Short exercise: Copy out every line from the one containing "As shown in" through the end of the items, inclusive. Scale each coordinate and distance figure in the answers by 1.05, round to whole numbers with halves rounded up, and leave all other text unchanged.

[Entries on spatial positioning]

# # # # # # #

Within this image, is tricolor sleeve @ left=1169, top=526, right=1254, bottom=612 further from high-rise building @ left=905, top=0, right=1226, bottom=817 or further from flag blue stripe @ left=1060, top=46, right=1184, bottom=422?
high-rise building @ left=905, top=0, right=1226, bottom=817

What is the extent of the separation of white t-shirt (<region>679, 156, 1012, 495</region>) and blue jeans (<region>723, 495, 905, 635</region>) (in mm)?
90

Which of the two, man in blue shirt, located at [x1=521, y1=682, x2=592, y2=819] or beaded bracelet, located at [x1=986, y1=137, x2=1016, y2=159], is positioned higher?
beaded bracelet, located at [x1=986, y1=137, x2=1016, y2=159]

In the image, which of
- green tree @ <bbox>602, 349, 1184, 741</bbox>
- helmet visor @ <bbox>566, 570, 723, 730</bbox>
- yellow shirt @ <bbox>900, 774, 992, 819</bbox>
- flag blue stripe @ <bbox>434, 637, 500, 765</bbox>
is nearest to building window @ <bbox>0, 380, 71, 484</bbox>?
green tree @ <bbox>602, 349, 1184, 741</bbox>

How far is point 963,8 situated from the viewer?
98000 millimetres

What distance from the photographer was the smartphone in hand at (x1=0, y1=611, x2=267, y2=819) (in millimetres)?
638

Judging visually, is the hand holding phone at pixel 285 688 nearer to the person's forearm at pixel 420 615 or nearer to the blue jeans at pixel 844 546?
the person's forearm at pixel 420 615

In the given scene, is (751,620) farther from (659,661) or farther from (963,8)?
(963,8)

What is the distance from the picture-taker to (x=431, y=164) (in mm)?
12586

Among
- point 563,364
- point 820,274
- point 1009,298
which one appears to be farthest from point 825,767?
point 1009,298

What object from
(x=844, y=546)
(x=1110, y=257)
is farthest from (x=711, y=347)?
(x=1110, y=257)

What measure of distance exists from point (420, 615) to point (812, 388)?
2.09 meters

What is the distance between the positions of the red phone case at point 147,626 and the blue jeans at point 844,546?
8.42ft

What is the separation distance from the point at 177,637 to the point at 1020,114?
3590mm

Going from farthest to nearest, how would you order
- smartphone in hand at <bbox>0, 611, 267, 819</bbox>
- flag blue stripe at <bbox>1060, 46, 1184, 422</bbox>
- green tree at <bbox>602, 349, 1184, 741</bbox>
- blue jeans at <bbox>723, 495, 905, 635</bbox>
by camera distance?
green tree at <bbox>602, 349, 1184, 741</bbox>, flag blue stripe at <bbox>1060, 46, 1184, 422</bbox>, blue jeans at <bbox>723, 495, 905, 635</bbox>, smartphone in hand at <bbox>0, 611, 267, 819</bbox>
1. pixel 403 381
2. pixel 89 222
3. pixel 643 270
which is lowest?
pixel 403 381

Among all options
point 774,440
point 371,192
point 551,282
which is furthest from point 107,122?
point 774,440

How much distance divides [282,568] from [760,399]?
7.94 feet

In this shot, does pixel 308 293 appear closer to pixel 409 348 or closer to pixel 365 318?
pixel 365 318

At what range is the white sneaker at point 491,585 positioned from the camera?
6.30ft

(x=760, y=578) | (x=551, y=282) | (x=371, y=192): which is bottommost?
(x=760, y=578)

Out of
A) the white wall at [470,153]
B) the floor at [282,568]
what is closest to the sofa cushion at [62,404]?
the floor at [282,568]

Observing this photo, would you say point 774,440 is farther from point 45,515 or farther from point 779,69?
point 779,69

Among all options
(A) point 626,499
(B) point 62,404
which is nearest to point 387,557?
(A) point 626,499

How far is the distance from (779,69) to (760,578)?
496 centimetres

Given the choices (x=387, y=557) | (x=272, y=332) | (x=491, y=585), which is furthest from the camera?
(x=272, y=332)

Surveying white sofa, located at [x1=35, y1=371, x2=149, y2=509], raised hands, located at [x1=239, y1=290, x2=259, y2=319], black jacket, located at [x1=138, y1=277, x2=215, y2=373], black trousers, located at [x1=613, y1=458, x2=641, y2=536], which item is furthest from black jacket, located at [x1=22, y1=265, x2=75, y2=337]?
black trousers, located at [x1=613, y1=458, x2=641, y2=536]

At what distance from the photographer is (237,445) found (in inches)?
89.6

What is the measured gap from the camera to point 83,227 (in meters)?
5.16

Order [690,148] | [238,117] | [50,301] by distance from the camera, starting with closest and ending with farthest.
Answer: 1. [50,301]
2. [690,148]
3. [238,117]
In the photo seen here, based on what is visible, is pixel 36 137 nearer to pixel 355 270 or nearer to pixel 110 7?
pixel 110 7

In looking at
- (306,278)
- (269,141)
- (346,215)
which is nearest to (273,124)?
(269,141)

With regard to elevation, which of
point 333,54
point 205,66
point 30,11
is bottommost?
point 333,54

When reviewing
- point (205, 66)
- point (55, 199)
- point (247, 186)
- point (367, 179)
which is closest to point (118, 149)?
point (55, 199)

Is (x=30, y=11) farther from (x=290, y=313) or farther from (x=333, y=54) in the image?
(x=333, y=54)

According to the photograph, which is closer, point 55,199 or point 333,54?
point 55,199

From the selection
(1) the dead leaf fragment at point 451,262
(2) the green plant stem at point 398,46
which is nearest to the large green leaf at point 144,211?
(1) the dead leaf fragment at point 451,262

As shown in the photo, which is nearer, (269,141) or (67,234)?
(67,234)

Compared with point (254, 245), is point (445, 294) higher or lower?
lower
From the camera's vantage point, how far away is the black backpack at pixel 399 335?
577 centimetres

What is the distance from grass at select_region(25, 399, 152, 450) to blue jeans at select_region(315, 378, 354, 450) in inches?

# # # # # # #

Task solution:
As shown in the photo, which is nearer, (269,141) or (67,234)?
(70,246)

Compared with point (254, 245), is point (445, 294) higher or lower?
lower
From the camera's vantage point, how far away is the black backpack at pixel 399 335?
606 centimetres

What is the distance from grass at select_region(25, 399, 152, 450) to blue jeans at select_region(315, 378, 354, 450) in inches?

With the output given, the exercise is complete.